For me, the shift has been a subtle one that infiltrates my thoughts and influences my moods in order to make change happen. Finishing my novel has had a huge impact on my psyche: I now know that I can write a book, a pretty good one at that, and that people will buy it. I feel as though I am finally beginning to do the things I've wanted to do. All because I just did it.

Those articles that tell you not to wait until you're ready because you will never be ready? They are all right. Imagine my surprise to discover that just by doing the thing that I shied away from because of not feeling prepared enough, I not only did it, I fucking crushed it.

Crushed. It.

Having gone through the process already, I know what to expect and won't freak out as much. I'm going to do more this year than ever before but I'm also going to remember that it isn't a race. Actions fueled with mindful thought is the key here.

Also, I have great hair. Terrible segue I know, but it had to be said.

#####

__Short task a__.
Write out everything in the listing below, from its first line down to the line containing "1422 millimetres", with both of those lines included and the pictures left out.

#####

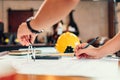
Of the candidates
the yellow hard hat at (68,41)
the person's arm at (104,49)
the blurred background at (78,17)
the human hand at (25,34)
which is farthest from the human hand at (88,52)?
the blurred background at (78,17)

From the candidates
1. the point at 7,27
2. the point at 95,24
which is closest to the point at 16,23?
the point at 7,27

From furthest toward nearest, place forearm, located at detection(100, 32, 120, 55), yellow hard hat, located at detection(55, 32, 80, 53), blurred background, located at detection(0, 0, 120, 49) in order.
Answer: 1. blurred background, located at detection(0, 0, 120, 49)
2. yellow hard hat, located at detection(55, 32, 80, 53)
3. forearm, located at detection(100, 32, 120, 55)

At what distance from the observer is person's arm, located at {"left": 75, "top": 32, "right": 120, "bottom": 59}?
1422 millimetres

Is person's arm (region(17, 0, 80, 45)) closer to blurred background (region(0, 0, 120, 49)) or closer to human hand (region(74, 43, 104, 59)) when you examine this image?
human hand (region(74, 43, 104, 59))

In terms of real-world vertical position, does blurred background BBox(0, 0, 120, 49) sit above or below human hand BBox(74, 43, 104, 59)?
above

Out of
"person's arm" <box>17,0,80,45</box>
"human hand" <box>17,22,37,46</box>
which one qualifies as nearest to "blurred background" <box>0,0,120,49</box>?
"human hand" <box>17,22,37,46</box>

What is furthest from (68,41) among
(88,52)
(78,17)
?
(78,17)

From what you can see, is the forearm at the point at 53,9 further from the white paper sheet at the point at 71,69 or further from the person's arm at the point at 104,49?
the person's arm at the point at 104,49

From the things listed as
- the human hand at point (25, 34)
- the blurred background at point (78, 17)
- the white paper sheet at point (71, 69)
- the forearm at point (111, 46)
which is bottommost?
the white paper sheet at point (71, 69)

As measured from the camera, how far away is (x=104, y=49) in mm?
1429

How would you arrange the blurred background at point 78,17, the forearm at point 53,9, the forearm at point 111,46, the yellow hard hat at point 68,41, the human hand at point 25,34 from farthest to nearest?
the blurred background at point 78,17
the yellow hard hat at point 68,41
the forearm at point 111,46
the human hand at point 25,34
the forearm at point 53,9

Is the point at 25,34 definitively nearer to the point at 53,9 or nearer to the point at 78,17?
the point at 53,9

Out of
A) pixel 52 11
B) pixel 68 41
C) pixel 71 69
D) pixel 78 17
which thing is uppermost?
pixel 78 17

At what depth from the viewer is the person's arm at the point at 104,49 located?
1.42 metres
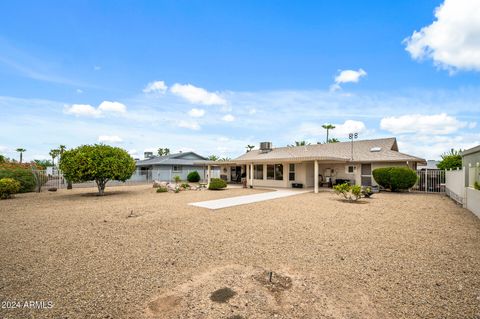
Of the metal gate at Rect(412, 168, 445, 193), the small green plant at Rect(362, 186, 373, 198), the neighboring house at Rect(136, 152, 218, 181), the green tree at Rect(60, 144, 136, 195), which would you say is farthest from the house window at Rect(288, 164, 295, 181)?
the neighboring house at Rect(136, 152, 218, 181)

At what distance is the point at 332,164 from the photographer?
19.5m

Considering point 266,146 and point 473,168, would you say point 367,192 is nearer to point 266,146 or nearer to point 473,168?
point 473,168

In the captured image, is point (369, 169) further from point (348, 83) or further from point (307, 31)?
point (307, 31)

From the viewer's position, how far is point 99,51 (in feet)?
41.9

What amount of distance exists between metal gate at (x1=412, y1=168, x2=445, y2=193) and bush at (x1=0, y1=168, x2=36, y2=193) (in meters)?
28.8

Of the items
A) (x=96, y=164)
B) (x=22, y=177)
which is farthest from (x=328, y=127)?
(x=22, y=177)

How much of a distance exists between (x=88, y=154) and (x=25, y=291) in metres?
12.9

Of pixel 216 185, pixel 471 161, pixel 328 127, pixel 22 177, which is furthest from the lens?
pixel 328 127

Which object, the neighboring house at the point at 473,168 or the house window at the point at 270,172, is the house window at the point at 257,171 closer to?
the house window at the point at 270,172

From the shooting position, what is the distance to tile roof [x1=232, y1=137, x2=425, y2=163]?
16.2 m

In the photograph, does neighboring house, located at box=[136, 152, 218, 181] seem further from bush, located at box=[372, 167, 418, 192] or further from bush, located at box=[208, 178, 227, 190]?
bush, located at box=[372, 167, 418, 192]

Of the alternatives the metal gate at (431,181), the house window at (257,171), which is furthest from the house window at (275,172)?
the metal gate at (431,181)

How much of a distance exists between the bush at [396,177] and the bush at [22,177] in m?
25.5

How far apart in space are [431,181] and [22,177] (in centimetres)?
2967
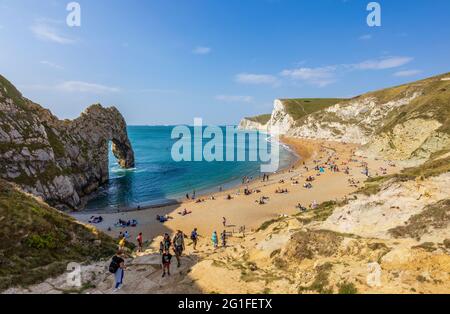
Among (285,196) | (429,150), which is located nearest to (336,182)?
(285,196)

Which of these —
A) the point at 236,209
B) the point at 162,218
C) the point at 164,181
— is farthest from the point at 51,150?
the point at 236,209

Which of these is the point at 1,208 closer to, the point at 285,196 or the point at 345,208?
the point at 345,208

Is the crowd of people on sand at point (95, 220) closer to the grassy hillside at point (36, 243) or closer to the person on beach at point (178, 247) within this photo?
the grassy hillside at point (36, 243)

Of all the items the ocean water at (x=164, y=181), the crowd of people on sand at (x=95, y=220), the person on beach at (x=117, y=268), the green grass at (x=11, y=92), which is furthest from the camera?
the ocean water at (x=164, y=181)

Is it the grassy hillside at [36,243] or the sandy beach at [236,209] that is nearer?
the grassy hillside at [36,243]

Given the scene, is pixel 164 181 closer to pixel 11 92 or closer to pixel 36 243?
pixel 11 92

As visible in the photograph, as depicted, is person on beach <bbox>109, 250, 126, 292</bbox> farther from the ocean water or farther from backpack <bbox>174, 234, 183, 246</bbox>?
the ocean water

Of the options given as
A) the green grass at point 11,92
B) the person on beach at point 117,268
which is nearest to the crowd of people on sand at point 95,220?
the green grass at point 11,92
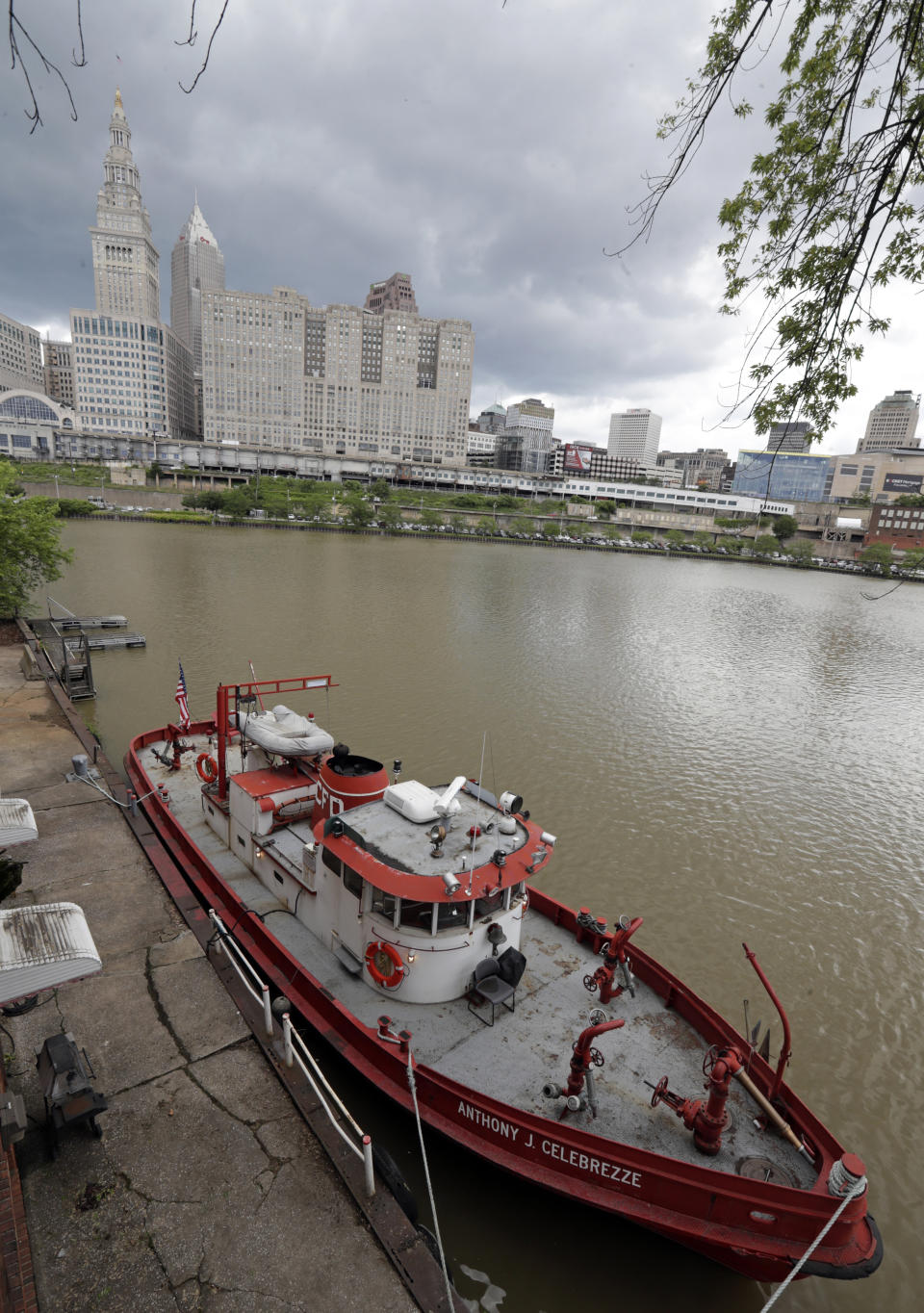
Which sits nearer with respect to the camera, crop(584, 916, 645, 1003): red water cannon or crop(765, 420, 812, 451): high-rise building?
crop(765, 420, 812, 451): high-rise building

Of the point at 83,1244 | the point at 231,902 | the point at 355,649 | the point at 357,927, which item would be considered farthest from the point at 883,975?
the point at 355,649

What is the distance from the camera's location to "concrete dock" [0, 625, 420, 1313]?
4668mm

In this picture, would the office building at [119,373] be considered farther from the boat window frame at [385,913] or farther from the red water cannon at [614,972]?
the red water cannon at [614,972]

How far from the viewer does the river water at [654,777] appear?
22.3ft

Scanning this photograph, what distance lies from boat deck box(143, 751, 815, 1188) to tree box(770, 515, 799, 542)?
14300 centimetres

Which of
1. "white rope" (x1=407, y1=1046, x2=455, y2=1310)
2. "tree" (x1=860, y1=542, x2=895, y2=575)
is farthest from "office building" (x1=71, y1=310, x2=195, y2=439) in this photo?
"white rope" (x1=407, y1=1046, x2=455, y2=1310)

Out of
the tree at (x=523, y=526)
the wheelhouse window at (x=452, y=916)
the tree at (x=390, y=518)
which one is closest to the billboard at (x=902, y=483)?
the tree at (x=523, y=526)

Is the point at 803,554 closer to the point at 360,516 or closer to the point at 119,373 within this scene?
the point at 360,516

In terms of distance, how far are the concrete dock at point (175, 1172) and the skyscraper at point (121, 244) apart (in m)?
195

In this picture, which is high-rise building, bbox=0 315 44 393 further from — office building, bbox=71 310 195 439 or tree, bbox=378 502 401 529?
tree, bbox=378 502 401 529

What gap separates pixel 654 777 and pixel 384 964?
12.9 meters

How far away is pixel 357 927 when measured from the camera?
8.34 meters

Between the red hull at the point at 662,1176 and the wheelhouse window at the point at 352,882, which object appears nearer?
the red hull at the point at 662,1176

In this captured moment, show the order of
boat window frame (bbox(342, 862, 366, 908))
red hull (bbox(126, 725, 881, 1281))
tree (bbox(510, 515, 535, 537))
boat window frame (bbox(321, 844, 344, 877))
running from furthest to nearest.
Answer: tree (bbox(510, 515, 535, 537)) < boat window frame (bbox(321, 844, 344, 877)) < boat window frame (bbox(342, 862, 366, 908)) < red hull (bbox(126, 725, 881, 1281))
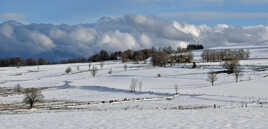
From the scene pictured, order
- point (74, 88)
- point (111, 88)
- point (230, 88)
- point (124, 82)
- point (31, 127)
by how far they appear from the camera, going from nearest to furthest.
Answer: point (31, 127) < point (230, 88) < point (111, 88) < point (74, 88) < point (124, 82)

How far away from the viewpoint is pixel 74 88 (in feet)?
312

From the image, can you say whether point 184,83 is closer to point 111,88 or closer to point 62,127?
point 111,88

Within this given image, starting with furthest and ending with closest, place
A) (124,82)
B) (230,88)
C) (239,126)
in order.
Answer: (124,82) → (230,88) → (239,126)

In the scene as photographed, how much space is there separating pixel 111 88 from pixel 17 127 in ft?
218

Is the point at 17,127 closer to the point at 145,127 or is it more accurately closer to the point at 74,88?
the point at 145,127

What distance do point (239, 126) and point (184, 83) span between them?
74.8 metres

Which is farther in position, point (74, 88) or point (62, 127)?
point (74, 88)

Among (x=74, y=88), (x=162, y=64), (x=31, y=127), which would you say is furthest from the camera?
(x=162, y=64)

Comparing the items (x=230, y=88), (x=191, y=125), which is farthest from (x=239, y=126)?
(x=230, y=88)

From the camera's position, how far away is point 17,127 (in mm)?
21797

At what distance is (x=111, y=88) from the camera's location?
88.1 m

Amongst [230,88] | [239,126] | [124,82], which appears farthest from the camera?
[124,82]

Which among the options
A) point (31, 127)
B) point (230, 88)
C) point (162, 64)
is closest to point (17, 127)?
point (31, 127)

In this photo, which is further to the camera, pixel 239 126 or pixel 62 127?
pixel 62 127
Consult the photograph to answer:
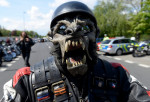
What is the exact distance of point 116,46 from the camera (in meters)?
10.7

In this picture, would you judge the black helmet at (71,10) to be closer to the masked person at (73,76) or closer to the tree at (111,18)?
the masked person at (73,76)

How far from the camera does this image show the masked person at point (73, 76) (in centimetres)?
118

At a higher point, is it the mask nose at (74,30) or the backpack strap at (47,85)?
the mask nose at (74,30)

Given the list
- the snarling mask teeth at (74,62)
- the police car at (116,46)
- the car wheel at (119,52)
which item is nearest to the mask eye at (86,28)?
the snarling mask teeth at (74,62)

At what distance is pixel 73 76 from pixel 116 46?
392 inches

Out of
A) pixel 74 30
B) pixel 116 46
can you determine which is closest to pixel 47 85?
pixel 74 30

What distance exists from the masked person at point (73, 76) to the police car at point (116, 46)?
9.50m

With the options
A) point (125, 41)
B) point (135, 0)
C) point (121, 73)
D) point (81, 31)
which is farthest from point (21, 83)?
point (135, 0)

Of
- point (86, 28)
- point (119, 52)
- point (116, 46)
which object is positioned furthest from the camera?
point (119, 52)

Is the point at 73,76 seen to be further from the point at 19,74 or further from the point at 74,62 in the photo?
the point at 19,74

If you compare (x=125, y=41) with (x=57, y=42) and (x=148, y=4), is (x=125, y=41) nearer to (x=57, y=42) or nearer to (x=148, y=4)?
(x=148, y=4)

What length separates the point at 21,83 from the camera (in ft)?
4.08

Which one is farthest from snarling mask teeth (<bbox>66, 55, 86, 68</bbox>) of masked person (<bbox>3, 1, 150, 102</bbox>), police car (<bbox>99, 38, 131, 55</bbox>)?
police car (<bbox>99, 38, 131, 55</bbox>)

#####

__Short task b__.
Give again, word for word, everything in the passage about finishing a novel from "Those articles that" down to "the key here.".

__Exercise response a__.
Of the candidates
the yellow hard hat at (68,41)
the person's arm at (104,49)
the blurred background at (78,17)
the human hand at (25,34)
which is farthest from the human hand at (88,52)?
the blurred background at (78,17)

From the candidates
1. the point at 7,27
2. the point at 95,24
which is closest to the point at 16,23?
the point at 7,27

From furthest toward nearest, place forearm, located at detection(100, 32, 120, 55), yellow hard hat, located at detection(55, 32, 80, 53), blurred background, located at detection(0, 0, 120, 49) in order.
Answer: 1. blurred background, located at detection(0, 0, 120, 49)
2. yellow hard hat, located at detection(55, 32, 80, 53)
3. forearm, located at detection(100, 32, 120, 55)

At what distance from the observer is person's arm, located at {"left": 75, "top": 32, "right": 120, "bottom": 59}?
1422 millimetres

__Exercise response b__.
Those articles that tell you not to wait until you're ready because you will never be ready? They are all right. Imagine my surprise to discover that just by doing the thing that I shied away from because of not feeling prepared enough, I not only did it, I fucking crushed it.

Crushed. It.

Having gone through the process already, I know what to expect and won't freak out as much. I'm going to do more this year than ever before but I'm also going to remember that it isn't a race. Actions fueled with mindful thought is the key here.